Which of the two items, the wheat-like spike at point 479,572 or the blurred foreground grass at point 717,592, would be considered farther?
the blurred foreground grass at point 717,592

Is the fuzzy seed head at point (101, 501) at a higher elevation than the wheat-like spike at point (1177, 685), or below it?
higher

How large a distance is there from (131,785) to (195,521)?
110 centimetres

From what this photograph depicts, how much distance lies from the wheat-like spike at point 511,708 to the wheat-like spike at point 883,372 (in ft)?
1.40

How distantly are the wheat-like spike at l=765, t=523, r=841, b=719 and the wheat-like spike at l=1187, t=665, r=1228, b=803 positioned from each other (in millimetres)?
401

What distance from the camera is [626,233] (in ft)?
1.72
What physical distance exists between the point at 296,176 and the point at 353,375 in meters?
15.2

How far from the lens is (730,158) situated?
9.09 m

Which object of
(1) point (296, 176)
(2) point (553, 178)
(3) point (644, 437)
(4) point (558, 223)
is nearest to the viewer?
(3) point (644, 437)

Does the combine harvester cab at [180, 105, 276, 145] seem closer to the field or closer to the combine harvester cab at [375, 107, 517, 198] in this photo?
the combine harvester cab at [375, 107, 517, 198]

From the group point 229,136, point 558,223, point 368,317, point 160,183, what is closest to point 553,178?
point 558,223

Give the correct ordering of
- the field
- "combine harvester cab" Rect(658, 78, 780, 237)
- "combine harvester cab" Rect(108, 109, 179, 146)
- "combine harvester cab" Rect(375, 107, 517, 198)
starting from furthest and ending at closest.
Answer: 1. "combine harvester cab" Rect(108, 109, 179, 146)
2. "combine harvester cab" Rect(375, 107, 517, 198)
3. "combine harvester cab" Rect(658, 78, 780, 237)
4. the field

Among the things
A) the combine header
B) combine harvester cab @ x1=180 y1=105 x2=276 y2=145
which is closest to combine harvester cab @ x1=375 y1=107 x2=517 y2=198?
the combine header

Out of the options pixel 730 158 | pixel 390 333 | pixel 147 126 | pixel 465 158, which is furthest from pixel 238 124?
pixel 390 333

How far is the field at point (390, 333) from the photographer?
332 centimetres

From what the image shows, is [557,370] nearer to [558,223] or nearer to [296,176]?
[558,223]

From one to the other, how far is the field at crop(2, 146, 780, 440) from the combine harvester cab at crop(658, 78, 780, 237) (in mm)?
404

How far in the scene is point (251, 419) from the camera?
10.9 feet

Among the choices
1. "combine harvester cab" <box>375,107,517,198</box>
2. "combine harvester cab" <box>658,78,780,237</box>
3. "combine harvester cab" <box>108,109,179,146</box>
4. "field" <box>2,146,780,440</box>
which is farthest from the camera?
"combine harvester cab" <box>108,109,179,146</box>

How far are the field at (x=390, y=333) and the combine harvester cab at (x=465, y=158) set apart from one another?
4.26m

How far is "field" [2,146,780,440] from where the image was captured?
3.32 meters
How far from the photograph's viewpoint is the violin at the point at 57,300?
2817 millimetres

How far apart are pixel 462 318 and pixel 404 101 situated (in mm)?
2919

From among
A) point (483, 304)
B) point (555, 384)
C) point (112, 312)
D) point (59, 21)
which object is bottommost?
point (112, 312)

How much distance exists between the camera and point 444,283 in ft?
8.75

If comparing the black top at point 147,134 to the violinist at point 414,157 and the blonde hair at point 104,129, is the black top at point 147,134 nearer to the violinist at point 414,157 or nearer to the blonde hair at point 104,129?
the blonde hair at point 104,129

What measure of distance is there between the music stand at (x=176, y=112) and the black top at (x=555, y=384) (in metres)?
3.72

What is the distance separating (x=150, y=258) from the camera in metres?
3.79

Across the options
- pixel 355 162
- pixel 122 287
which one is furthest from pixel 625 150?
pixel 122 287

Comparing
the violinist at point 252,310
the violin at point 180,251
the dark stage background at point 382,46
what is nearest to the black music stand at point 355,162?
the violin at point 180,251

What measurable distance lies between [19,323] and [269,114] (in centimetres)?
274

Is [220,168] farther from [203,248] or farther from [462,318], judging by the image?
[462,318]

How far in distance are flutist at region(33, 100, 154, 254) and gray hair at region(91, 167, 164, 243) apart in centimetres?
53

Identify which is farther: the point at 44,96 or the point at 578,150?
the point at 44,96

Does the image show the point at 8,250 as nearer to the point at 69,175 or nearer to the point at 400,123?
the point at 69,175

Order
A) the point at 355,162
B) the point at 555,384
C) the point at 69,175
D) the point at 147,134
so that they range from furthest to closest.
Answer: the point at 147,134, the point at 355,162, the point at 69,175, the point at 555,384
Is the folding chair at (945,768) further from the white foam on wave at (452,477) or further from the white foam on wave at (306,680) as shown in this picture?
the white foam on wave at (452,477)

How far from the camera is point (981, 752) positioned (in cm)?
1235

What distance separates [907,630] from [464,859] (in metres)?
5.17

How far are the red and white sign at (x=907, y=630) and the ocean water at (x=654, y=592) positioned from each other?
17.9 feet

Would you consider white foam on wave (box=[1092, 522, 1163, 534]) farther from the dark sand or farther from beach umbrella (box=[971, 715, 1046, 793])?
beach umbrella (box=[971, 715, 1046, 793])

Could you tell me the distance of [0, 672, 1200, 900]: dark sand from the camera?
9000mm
····················
* [Task description]:
Render the data from its first line through the line containing "110 centimetres", inclusive, as a Markdown table with the columns Row and Line. Number each line in Row and omit blank lines.

* [Response for this exercise]:
| Row | Line |
|---|---|
| 1 | Which of the two items, the wheat-like spike at point 479,572 or the blurred foreground grass at point 717,592, would be considered farther? |
| 2 | the blurred foreground grass at point 717,592 |
| 3 | Is the fuzzy seed head at point (101, 501) at a higher elevation than the wheat-like spike at point (1177, 685), or below it? |
| 4 | higher |
| 5 | How large a distance is there from (131,785) to (195,521)? |
| 6 | 110 centimetres |